> Provided text
☆ ☆ ☆ ☆ ☆
Denis Smith retired from the Ohio Department of Education, where he worked in the charter school office and saw fraud after fraud. Ohio’s charter schools (which the state calls “community schools,” which they are not) are unusually low-performing; a large number are failing schools.
Smith wrote about the scandalous selection of the new state superintendent in the Ohio Capital Journal.
Smith writes:
At its May meeting, the State Board of Education voted to employ Steve Dackin as Ohio’s new Superintendent of Public Instruction. But the hiring of the veteran school administrator has raised some concerns that require further reflection.
The state board’s decision occurred in the middle of National Charter Schools Week and prompted questions about the processes used in the appointment and the search that led up to the board’s action.
To those familiar with the behavior of some charter school boards, where the members are usually hand-picked by the school’s operating company and where tales of conflicts of interest and self-dealing are legion, the state board’s action will need to be more closely examined lest it acquire the same reputation of so many conflicted charter school boards.
☆ ☆ ☆ ☆ ☆
> Data supplied
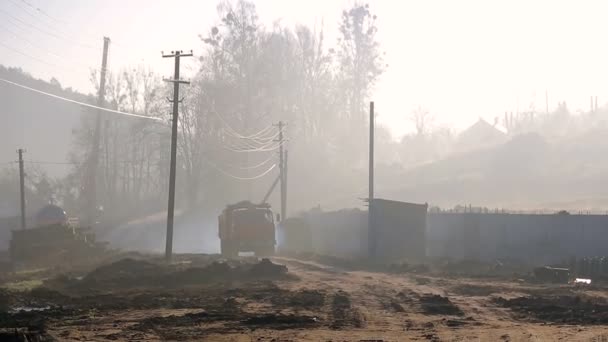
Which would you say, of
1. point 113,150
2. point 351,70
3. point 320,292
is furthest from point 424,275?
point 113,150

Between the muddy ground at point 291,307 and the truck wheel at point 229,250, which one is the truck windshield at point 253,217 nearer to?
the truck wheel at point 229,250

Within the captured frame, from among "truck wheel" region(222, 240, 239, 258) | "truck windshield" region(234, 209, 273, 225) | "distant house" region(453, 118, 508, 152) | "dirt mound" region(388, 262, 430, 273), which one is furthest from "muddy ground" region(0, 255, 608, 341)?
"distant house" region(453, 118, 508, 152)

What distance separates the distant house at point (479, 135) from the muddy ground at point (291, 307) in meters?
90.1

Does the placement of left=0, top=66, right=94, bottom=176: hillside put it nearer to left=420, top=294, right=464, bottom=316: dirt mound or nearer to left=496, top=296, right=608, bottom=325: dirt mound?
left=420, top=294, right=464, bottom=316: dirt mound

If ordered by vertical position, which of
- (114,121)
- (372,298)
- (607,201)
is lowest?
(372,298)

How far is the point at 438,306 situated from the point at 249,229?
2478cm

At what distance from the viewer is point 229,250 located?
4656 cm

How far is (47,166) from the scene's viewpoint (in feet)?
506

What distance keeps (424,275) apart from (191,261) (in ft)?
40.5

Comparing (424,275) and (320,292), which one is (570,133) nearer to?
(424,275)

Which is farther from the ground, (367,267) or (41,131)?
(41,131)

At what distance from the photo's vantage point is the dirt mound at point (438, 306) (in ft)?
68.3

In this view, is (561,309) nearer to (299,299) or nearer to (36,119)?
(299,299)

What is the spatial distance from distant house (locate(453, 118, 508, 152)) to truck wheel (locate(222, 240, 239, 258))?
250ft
☆ ☆ ☆ ☆ ☆
> Short task
Restate the section of the passage on Ohio's new state superintendent starting at "The state board’s decision" and ending at "the board’s action.", changing "appointment" to "selection".

> Solution
The state board’s decision occurred in the middle of National Charter Schools Week and prompted questions about the processes used in the selection and the search that led up to the board’s action.